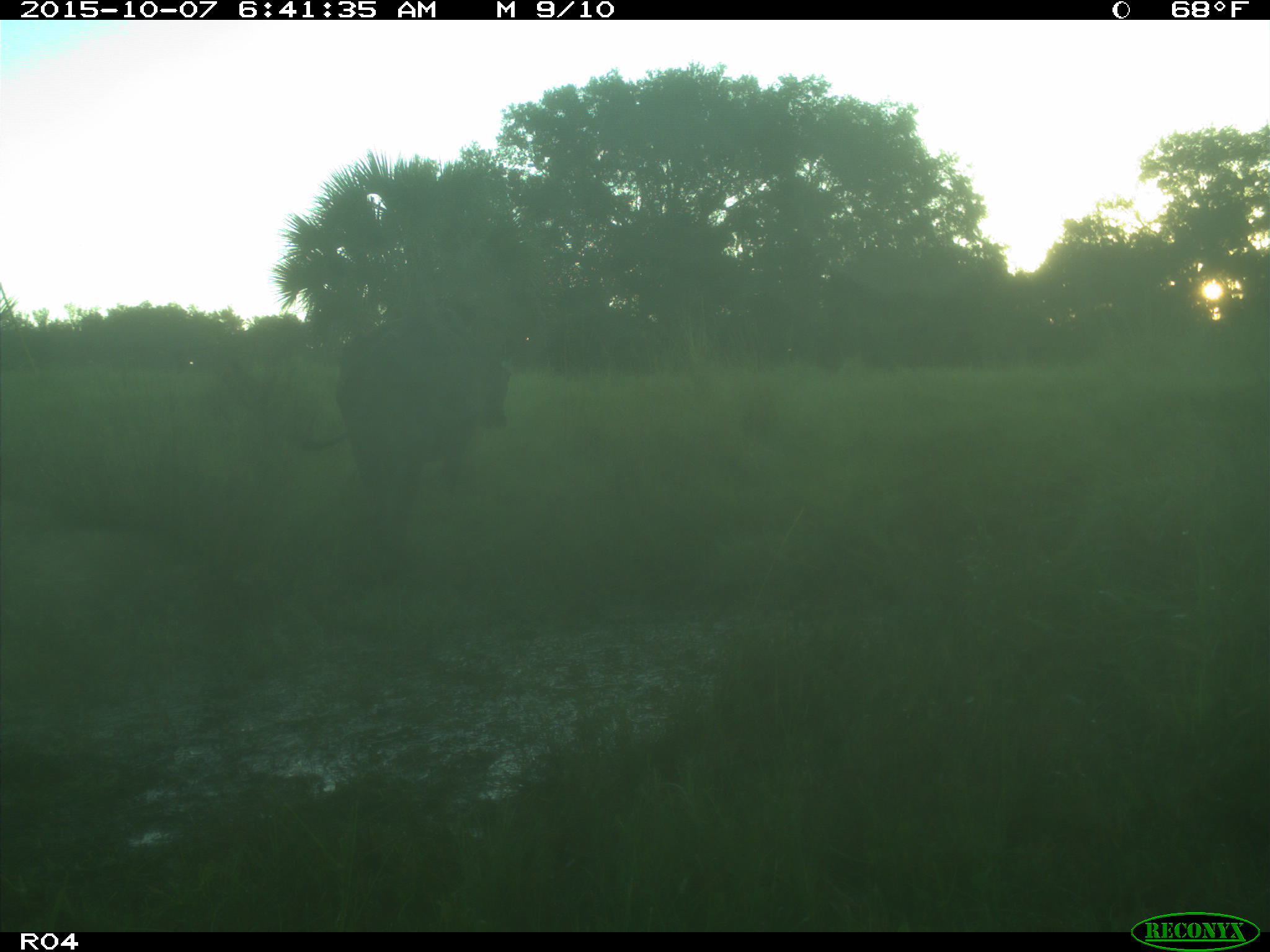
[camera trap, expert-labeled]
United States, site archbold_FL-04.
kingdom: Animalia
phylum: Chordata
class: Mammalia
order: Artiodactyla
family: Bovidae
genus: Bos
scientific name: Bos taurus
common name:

**TASK:**
The records above should be repeated exactly, with no pictures in the copy.

**RESPONSE AREA:**
[camera trap, expert-labeled]
United States, site archbold_FL-04.
kingdom: Animalia
phylum: Chordata
class: Mammalia
order: Artiodactyla
family: Bovidae
genus: Bos
scientific name: Bos taurus
common name:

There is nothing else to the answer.